--- begin RECORDS SUPPLIED ---
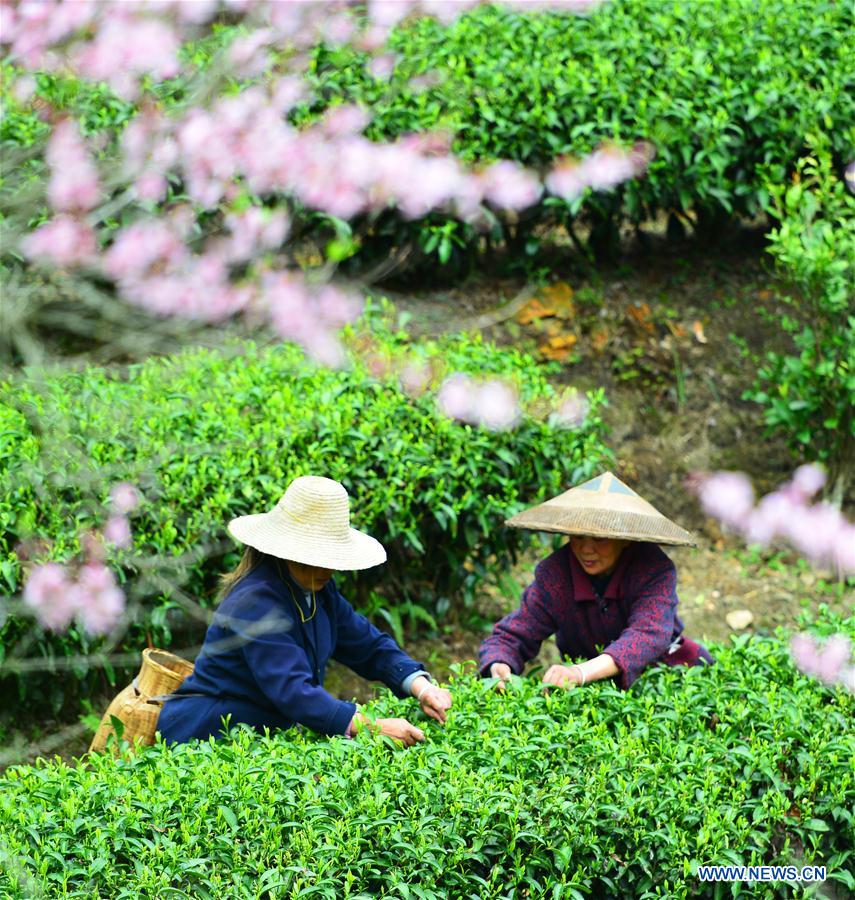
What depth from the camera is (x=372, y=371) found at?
5.54m

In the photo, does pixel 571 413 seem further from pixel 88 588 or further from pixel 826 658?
pixel 88 588

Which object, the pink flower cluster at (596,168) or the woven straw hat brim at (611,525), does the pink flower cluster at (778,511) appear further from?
the woven straw hat brim at (611,525)

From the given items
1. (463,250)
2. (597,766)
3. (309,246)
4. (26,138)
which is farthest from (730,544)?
(26,138)

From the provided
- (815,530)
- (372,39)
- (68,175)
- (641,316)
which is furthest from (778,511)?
(68,175)

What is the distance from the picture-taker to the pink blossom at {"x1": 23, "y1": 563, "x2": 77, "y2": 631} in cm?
420

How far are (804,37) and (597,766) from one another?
528 centimetres

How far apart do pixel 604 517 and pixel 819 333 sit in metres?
2.91

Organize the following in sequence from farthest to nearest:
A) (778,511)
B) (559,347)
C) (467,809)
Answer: (559,347), (778,511), (467,809)

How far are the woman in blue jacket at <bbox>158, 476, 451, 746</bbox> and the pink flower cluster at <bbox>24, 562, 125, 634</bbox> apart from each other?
26.6 inches

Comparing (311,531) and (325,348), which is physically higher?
(325,348)

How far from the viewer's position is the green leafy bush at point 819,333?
20.8 feet

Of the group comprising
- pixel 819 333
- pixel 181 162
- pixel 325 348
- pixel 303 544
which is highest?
pixel 181 162

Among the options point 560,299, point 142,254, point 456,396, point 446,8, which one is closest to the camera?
point 142,254

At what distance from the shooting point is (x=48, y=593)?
4230mm
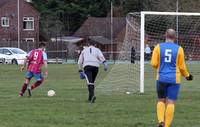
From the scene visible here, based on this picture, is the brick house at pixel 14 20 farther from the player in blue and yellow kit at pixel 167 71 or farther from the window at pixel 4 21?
the player in blue and yellow kit at pixel 167 71

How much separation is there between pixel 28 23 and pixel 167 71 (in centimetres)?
8046

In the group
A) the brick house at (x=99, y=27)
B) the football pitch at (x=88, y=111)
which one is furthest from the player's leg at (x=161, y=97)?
the brick house at (x=99, y=27)

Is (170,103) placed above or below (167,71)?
below

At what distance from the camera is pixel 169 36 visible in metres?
12.5

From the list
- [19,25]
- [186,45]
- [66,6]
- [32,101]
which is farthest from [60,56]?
[32,101]

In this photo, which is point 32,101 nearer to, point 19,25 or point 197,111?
point 197,111

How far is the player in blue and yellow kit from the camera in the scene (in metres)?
12.5

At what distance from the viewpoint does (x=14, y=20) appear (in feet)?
298

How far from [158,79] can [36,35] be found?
79401mm

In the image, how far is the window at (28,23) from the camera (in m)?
91.4

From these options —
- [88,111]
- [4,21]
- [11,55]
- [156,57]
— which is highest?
[4,21]

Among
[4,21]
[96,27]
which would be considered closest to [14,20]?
[4,21]

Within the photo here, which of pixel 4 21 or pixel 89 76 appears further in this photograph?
pixel 4 21

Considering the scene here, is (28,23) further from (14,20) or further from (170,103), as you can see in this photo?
(170,103)
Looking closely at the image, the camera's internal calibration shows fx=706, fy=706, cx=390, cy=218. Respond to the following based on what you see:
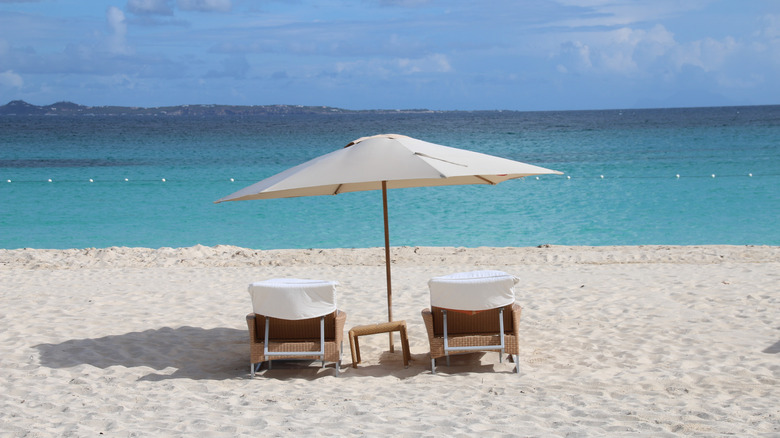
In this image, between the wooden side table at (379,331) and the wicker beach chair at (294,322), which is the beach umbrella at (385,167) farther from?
the wooden side table at (379,331)

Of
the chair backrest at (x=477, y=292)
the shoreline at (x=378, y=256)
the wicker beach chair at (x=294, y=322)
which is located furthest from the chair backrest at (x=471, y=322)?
the shoreline at (x=378, y=256)

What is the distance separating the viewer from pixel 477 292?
5676 millimetres

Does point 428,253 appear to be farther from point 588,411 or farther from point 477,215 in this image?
point 588,411

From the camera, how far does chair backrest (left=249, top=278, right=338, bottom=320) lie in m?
5.66

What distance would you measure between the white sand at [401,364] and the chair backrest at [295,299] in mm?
571

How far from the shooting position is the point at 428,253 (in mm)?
13234

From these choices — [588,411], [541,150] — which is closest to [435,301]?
[588,411]

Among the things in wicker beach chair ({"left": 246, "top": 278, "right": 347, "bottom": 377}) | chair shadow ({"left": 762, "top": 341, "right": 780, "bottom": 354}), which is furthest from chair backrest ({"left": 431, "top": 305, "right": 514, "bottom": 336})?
chair shadow ({"left": 762, "top": 341, "right": 780, "bottom": 354})

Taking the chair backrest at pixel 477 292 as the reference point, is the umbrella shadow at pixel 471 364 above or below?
below

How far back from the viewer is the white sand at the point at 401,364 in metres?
4.49

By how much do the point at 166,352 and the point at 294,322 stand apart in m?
1.42

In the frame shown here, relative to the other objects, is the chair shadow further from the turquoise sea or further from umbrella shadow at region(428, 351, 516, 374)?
the turquoise sea

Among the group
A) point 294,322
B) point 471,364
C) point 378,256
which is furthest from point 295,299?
point 378,256

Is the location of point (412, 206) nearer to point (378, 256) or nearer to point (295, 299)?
point (378, 256)
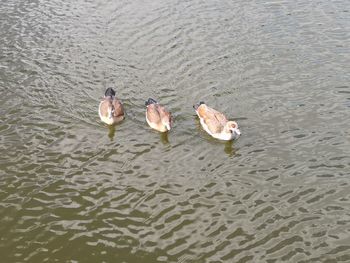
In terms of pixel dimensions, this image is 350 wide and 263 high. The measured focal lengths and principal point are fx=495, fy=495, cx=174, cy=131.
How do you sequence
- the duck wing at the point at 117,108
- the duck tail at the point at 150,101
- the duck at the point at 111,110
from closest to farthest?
the duck at the point at 111,110, the duck wing at the point at 117,108, the duck tail at the point at 150,101

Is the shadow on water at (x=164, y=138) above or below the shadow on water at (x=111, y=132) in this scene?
below

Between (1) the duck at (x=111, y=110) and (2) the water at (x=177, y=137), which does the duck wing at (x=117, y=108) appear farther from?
(2) the water at (x=177, y=137)

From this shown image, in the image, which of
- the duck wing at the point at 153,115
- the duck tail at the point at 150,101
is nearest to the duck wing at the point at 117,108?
the duck tail at the point at 150,101

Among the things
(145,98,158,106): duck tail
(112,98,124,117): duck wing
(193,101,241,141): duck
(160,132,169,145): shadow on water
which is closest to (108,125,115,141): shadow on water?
(112,98,124,117): duck wing

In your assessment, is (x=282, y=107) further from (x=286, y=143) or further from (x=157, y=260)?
(x=157, y=260)

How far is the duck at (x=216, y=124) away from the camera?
1380 cm

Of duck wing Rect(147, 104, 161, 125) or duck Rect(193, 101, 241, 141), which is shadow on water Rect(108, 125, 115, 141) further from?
duck Rect(193, 101, 241, 141)

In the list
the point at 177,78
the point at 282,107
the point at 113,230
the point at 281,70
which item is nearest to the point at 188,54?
the point at 177,78

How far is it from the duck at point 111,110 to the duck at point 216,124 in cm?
234

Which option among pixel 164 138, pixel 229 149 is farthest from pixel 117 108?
pixel 229 149

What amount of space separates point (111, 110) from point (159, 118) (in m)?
1.42

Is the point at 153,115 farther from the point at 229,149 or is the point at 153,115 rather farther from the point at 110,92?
the point at 229,149

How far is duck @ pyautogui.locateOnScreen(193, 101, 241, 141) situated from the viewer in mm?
13797

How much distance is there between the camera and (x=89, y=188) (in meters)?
12.0
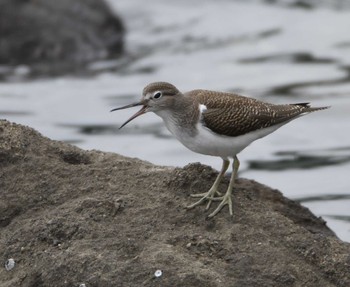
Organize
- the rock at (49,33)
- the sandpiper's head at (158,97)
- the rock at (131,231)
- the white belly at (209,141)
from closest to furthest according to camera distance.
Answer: the rock at (131,231)
the white belly at (209,141)
the sandpiper's head at (158,97)
the rock at (49,33)

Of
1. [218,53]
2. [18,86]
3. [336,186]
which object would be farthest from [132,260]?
[218,53]

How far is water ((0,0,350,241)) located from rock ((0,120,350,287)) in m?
3.48

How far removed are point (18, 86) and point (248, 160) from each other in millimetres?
4622

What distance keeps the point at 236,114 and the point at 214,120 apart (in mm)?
204

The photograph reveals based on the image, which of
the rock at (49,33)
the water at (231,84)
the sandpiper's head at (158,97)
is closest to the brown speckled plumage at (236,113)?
the sandpiper's head at (158,97)

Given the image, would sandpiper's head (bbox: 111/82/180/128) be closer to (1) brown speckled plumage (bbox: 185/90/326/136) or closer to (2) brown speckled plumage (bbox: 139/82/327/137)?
(2) brown speckled plumage (bbox: 139/82/327/137)

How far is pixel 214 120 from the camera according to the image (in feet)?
22.9

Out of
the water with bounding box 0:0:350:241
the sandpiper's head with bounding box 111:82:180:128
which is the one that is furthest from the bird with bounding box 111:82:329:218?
the water with bounding box 0:0:350:241

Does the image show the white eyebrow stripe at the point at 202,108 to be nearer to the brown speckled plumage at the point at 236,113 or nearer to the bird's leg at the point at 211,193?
the brown speckled plumage at the point at 236,113

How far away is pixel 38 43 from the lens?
16500 mm

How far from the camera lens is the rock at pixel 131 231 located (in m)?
6.01

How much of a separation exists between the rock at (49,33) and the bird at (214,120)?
374 inches

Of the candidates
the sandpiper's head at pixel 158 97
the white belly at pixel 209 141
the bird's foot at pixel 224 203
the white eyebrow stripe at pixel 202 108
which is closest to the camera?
the bird's foot at pixel 224 203

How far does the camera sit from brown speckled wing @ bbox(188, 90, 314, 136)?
6980mm
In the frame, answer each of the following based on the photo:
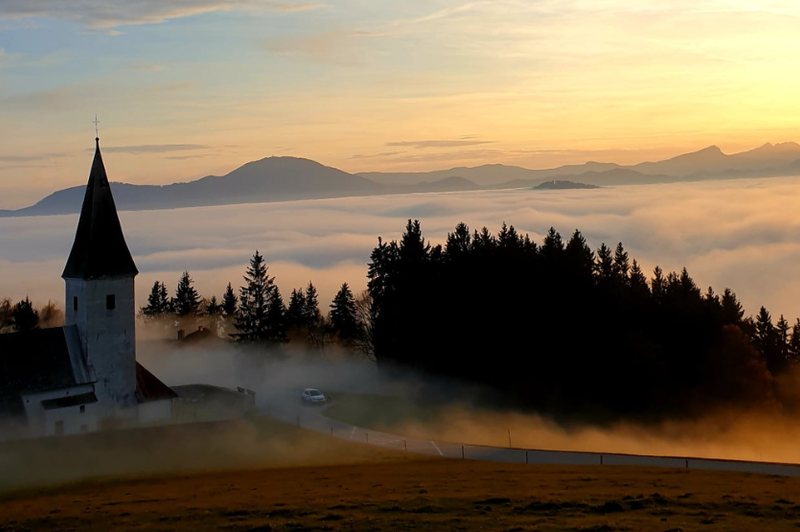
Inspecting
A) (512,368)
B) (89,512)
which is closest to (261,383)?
(512,368)

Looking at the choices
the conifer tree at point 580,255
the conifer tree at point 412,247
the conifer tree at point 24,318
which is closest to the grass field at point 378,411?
the conifer tree at point 412,247

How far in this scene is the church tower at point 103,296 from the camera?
138ft

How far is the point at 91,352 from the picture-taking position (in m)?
42.1

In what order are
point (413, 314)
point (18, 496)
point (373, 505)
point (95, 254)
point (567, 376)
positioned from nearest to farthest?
1. point (373, 505)
2. point (18, 496)
3. point (95, 254)
4. point (567, 376)
5. point (413, 314)

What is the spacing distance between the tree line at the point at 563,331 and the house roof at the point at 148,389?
888 inches

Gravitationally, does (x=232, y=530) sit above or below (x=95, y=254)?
below

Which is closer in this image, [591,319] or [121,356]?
[121,356]

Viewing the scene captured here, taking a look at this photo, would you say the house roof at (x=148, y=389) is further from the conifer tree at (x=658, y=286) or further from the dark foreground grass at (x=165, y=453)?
the conifer tree at (x=658, y=286)

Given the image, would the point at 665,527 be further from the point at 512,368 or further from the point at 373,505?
the point at 512,368

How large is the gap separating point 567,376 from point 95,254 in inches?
1275

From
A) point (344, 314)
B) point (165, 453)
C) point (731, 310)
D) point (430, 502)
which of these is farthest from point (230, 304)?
point (430, 502)

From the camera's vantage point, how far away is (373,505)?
79.2ft

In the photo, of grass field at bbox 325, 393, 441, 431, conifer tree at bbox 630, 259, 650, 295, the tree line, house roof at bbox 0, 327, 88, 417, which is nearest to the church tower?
house roof at bbox 0, 327, 88, 417

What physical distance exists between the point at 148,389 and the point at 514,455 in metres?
20.9
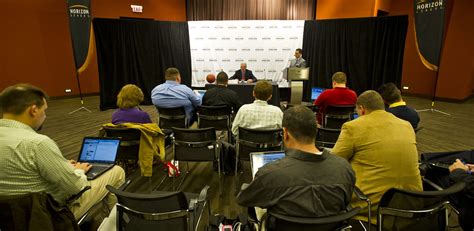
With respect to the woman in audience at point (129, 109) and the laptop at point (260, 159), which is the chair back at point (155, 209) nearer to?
the laptop at point (260, 159)

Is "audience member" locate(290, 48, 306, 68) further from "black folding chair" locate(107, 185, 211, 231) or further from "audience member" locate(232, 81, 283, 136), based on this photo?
"black folding chair" locate(107, 185, 211, 231)

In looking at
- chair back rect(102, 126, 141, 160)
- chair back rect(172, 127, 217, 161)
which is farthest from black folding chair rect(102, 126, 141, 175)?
chair back rect(172, 127, 217, 161)

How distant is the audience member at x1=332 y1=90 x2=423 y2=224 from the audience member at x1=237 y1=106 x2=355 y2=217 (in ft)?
2.08

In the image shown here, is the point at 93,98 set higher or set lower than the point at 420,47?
lower

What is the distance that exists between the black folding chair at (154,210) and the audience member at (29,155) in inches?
11.9

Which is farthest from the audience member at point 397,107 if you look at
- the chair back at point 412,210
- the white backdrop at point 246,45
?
the white backdrop at point 246,45

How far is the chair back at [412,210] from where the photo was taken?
→ 5.82 feet

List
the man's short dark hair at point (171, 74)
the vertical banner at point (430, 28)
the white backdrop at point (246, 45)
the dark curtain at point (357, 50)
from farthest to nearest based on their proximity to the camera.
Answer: the white backdrop at point (246, 45) → the dark curtain at point (357, 50) → the vertical banner at point (430, 28) → the man's short dark hair at point (171, 74)

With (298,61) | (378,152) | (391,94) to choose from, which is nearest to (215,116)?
(391,94)

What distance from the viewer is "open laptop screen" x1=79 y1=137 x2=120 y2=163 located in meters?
2.54

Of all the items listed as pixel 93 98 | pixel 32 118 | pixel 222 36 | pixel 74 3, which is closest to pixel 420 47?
pixel 222 36

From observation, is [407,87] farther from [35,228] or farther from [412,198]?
[35,228]

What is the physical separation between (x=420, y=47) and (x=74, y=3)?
7925 millimetres

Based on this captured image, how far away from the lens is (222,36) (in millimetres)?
8562
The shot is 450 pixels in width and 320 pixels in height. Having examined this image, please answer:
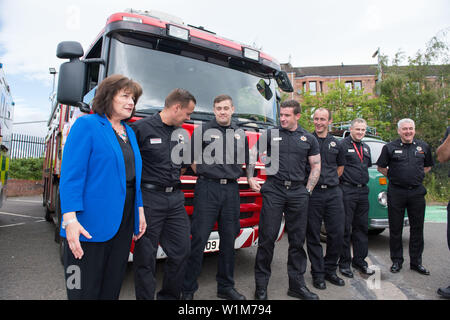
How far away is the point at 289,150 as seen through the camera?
3473 mm

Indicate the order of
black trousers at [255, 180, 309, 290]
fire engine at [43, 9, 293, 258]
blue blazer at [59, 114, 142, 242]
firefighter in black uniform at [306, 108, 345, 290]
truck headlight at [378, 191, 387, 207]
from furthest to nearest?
truck headlight at [378, 191, 387, 207] < firefighter in black uniform at [306, 108, 345, 290] < black trousers at [255, 180, 309, 290] < fire engine at [43, 9, 293, 258] < blue blazer at [59, 114, 142, 242]

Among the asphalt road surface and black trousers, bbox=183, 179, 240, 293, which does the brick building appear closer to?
the asphalt road surface

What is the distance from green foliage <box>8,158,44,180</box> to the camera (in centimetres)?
1448

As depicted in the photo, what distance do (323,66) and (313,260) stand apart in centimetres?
4737

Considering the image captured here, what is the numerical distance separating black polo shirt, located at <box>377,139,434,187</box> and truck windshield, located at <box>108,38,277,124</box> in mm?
1783

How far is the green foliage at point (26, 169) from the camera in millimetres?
14477

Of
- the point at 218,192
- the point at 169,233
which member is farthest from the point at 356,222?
the point at 169,233

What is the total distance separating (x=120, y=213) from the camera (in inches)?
74.7

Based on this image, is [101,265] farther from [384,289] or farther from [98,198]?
[384,289]

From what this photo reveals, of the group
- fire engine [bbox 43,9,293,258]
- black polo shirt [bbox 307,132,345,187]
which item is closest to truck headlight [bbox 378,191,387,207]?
black polo shirt [bbox 307,132,345,187]

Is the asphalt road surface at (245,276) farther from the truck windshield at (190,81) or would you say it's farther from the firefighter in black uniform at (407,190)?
the truck windshield at (190,81)

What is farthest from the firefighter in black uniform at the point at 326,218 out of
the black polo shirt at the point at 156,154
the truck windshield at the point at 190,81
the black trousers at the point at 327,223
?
the black polo shirt at the point at 156,154

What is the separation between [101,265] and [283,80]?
11.7 feet

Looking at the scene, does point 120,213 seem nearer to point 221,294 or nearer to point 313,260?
point 221,294
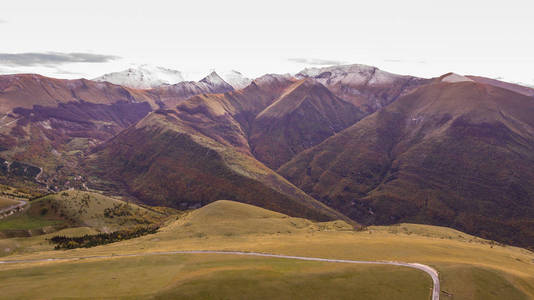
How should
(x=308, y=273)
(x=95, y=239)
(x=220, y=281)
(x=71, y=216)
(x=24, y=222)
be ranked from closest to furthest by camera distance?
(x=220, y=281) < (x=308, y=273) < (x=95, y=239) < (x=24, y=222) < (x=71, y=216)

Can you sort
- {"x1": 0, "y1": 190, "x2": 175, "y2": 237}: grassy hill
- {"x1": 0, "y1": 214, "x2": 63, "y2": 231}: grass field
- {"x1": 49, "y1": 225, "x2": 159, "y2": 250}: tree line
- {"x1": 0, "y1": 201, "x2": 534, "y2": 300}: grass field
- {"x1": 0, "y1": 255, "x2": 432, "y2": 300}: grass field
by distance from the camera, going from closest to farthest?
{"x1": 0, "y1": 255, "x2": 432, "y2": 300}: grass field, {"x1": 0, "y1": 201, "x2": 534, "y2": 300}: grass field, {"x1": 49, "y1": 225, "x2": 159, "y2": 250}: tree line, {"x1": 0, "y1": 214, "x2": 63, "y2": 231}: grass field, {"x1": 0, "y1": 190, "x2": 175, "y2": 237}: grassy hill

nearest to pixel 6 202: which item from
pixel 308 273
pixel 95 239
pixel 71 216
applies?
pixel 71 216

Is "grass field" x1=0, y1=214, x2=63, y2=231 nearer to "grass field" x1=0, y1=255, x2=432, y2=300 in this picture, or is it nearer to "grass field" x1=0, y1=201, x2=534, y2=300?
"grass field" x1=0, y1=201, x2=534, y2=300

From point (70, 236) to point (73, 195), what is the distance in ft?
158

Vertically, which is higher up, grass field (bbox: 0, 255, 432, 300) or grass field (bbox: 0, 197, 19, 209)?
grass field (bbox: 0, 255, 432, 300)

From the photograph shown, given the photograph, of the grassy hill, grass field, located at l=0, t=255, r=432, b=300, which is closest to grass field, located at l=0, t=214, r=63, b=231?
the grassy hill

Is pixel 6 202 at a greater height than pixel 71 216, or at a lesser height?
greater

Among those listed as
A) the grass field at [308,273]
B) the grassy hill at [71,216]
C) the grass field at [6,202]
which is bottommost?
the grassy hill at [71,216]

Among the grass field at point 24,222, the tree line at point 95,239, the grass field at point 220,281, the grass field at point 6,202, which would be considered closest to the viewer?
the grass field at point 220,281

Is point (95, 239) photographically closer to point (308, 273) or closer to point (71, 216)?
point (71, 216)

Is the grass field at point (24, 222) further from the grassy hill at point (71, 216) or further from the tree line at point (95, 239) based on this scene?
the tree line at point (95, 239)

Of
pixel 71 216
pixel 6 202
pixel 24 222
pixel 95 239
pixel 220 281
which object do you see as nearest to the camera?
pixel 220 281

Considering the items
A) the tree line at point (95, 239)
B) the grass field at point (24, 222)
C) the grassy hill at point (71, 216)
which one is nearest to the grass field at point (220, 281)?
the tree line at point (95, 239)

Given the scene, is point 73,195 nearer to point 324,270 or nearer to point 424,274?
point 324,270
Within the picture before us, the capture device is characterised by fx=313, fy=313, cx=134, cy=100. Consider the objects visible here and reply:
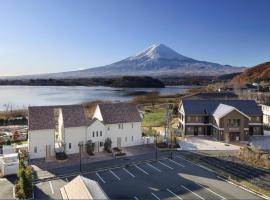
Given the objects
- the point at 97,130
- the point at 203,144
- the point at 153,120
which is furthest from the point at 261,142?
the point at 153,120

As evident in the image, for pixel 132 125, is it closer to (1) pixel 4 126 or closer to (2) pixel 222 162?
(2) pixel 222 162

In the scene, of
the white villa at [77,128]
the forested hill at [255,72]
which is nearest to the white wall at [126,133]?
the white villa at [77,128]

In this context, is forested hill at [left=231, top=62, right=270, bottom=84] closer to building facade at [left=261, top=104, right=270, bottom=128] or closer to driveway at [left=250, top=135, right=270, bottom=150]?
building facade at [left=261, top=104, right=270, bottom=128]

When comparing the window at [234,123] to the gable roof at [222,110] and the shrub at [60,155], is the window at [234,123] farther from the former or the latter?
the shrub at [60,155]

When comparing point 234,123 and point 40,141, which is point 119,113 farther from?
point 234,123

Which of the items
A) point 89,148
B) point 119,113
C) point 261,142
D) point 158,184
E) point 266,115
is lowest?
point 158,184

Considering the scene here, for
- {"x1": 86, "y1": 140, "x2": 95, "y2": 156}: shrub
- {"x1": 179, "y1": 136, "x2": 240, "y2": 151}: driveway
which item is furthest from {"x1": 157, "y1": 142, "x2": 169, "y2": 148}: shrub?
{"x1": 86, "y1": 140, "x2": 95, "y2": 156}: shrub

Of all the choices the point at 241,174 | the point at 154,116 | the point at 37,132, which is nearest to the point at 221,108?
the point at 241,174
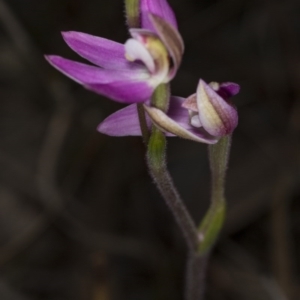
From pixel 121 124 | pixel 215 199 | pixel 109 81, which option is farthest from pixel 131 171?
pixel 109 81

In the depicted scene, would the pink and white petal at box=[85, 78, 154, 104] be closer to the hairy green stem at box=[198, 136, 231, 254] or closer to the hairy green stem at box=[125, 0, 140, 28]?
the hairy green stem at box=[125, 0, 140, 28]

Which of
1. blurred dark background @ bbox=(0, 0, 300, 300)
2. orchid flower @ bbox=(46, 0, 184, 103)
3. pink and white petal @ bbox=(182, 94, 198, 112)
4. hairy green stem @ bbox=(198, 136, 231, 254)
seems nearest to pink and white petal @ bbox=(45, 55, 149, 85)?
orchid flower @ bbox=(46, 0, 184, 103)

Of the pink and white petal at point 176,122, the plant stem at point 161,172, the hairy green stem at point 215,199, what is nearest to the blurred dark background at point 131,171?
the hairy green stem at point 215,199

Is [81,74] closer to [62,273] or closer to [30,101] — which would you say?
[62,273]

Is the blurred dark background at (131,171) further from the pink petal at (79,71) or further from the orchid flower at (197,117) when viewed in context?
the pink petal at (79,71)

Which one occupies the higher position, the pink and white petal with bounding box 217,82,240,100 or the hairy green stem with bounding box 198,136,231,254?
the pink and white petal with bounding box 217,82,240,100

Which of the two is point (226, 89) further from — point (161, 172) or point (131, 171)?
point (131, 171)

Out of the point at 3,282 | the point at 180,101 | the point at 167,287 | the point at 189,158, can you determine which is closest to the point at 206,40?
the point at 189,158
--- end RECORDS SUPPLIED ---
In the records above, locate the line that contains "Of the pink". Repeat it and every line after it, exactly, and nothing else.

Of the pink and white petal at point 176,122, the plant stem at point 161,172, the hairy green stem at point 215,199, what is nearest to the blurred dark background at point 131,171?
the hairy green stem at point 215,199

Is [81,74] closer to [62,273] or closer to [30,101] — which would you say?
[62,273]

Is the blurred dark background at (131,171) further from the pink petal at (79,71) or further from the orchid flower at (197,117) when viewed in context?
the pink petal at (79,71)

Which one occupies the higher position, the pink and white petal with bounding box 217,82,240,100 or the hairy green stem with bounding box 198,136,231,254?
the pink and white petal with bounding box 217,82,240,100

Which of the two is point (226, 89) further from — point (161, 172) or point (131, 171)?
point (131, 171)

Out of the point at 3,282 | the point at 180,101 | the point at 167,287 | the point at 189,158, can you determine which is closest to the point at 206,40?
the point at 189,158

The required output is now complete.